▶ What this task involves: Which lines in the data below contain the string "distant"? Filter them out and copy each one whole.
──────── Records for this exercise ────────
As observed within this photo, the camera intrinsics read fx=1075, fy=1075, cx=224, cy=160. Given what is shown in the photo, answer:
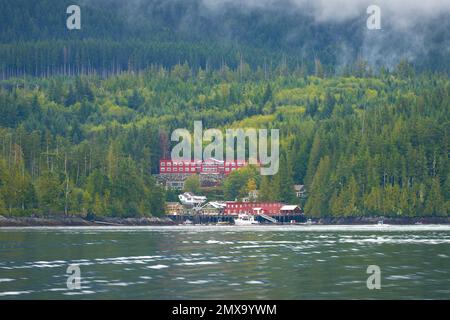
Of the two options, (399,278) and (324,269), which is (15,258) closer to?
(324,269)

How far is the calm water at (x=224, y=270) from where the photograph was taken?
6231cm

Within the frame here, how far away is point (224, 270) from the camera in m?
76.1

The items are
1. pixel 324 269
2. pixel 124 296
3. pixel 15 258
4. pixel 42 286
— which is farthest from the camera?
pixel 15 258

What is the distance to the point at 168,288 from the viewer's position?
6462 cm

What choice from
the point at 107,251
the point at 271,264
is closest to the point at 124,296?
the point at 271,264

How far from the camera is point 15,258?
3388 inches

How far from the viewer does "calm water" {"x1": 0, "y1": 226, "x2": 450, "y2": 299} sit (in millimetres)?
62312
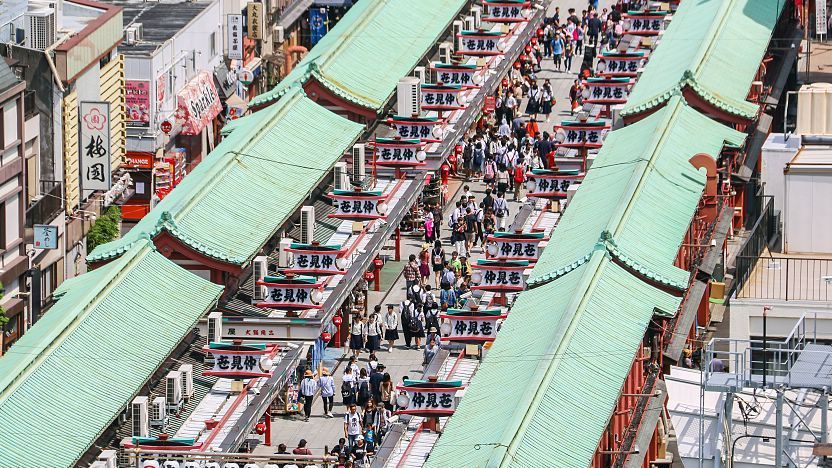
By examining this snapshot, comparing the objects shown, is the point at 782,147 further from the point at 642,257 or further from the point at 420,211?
the point at 420,211

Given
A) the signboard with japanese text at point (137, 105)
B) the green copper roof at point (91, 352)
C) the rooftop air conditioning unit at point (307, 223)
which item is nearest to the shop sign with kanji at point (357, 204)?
the rooftop air conditioning unit at point (307, 223)

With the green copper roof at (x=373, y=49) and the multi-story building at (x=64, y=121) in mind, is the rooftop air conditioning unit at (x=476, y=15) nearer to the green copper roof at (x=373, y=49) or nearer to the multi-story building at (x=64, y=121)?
the green copper roof at (x=373, y=49)

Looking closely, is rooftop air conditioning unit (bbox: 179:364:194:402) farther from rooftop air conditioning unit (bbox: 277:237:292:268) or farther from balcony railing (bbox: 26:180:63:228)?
balcony railing (bbox: 26:180:63:228)

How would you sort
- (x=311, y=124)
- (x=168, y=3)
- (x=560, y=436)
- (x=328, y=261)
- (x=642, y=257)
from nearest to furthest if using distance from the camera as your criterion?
(x=560, y=436)
(x=642, y=257)
(x=328, y=261)
(x=311, y=124)
(x=168, y=3)

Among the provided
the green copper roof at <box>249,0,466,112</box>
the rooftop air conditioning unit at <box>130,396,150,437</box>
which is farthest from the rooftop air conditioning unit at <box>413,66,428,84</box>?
the rooftop air conditioning unit at <box>130,396,150,437</box>

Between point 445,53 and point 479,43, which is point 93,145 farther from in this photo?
point 479,43

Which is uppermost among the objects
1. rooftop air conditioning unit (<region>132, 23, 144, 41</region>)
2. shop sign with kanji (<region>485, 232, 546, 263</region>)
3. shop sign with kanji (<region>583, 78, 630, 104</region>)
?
rooftop air conditioning unit (<region>132, 23, 144, 41</region>)

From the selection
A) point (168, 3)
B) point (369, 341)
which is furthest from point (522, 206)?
point (168, 3)
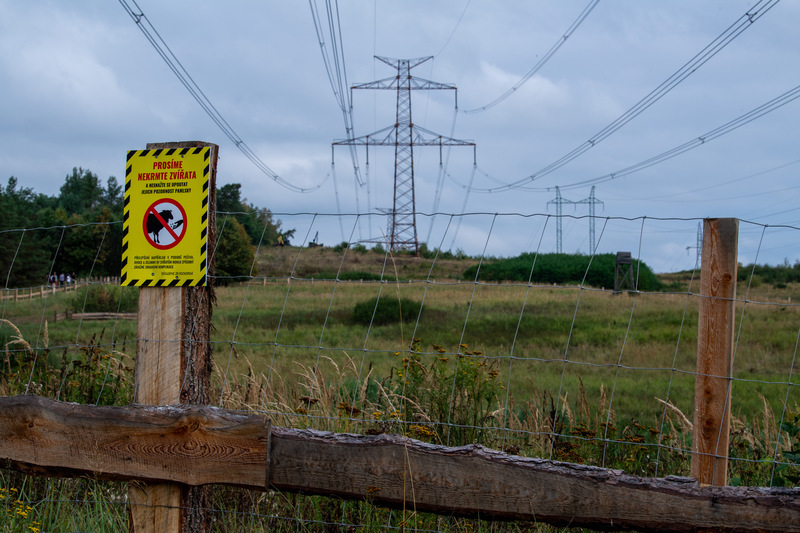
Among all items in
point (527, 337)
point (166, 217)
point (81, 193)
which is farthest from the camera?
point (81, 193)

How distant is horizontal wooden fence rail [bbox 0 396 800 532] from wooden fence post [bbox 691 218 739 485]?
2.71ft

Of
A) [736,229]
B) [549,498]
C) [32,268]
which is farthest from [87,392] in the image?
[32,268]

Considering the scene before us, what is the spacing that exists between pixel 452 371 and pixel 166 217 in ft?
Answer: 26.5

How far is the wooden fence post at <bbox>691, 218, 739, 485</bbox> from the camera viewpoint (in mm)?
3279

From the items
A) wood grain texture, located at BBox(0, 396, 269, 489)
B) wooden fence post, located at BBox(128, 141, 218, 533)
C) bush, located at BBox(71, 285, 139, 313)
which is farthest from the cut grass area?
wood grain texture, located at BBox(0, 396, 269, 489)

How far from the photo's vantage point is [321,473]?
8.97 feet

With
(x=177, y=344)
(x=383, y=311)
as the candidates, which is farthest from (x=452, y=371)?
(x=383, y=311)

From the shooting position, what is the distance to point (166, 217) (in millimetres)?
3527

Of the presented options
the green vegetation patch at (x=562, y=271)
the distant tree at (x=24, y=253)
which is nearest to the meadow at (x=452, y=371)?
the green vegetation patch at (x=562, y=271)

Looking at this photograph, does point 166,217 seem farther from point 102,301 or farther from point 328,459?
point 102,301

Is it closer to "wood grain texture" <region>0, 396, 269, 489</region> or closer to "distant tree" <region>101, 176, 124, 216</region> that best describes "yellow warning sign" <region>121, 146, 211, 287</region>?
"wood grain texture" <region>0, 396, 269, 489</region>

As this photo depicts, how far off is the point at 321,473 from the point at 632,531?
4.30 ft

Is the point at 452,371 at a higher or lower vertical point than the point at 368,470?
lower

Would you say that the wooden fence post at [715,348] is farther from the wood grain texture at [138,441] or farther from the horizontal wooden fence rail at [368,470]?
the wood grain texture at [138,441]
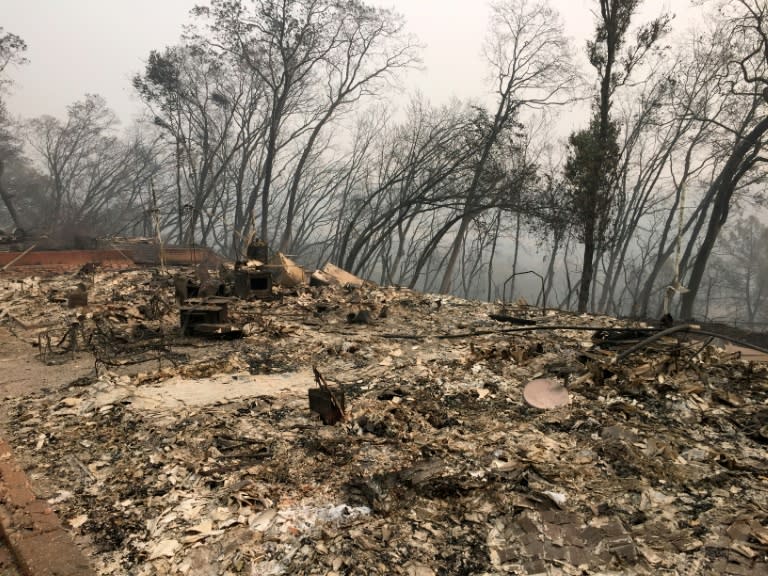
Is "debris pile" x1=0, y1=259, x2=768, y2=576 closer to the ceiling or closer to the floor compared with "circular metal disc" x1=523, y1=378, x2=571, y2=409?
closer to the floor

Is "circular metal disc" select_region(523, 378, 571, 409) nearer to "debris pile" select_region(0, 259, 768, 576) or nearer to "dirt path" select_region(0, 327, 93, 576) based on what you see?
"debris pile" select_region(0, 259, 768, 576)

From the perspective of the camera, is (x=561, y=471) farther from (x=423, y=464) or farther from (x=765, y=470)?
(x=765, y=470)

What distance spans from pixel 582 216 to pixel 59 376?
562 inches

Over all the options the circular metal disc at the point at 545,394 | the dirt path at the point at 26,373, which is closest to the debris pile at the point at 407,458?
the circular metal disc at the point at 545,394

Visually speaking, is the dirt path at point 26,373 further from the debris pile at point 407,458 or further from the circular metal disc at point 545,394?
the circular metal disc at point 545,394

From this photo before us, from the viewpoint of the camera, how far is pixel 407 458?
13.4 feet

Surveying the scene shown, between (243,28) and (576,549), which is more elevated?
(243,28)

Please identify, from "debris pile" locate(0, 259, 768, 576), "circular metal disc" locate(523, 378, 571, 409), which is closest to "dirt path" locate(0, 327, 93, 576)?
"debris pile" locate(0, 259, 768, 576)

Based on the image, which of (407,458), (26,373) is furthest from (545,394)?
(26,373)

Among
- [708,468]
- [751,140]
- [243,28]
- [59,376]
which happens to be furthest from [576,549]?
[243,28]

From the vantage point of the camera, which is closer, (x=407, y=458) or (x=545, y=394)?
(x=407, y=458)

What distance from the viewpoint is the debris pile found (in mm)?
3010

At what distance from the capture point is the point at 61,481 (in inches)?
149

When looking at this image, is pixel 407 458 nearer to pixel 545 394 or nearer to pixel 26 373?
pixel 545 394
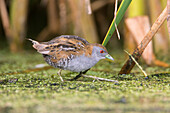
────────
▶ Exercise result:
How distant is horizontal wooden fence rail [bbox 0 396 800 532] from wooden fence post [bbox 691 218 739 485]?
the distant tree at (x=24, y=253)
Is it closer to "wood grain texture" <region>0, 396, 269, 489</region> or closer to "distant tree" <region>101, 176, 124, 216</region> that best describes "yellow warning sign" <region>121, 146, 211, 287</region>?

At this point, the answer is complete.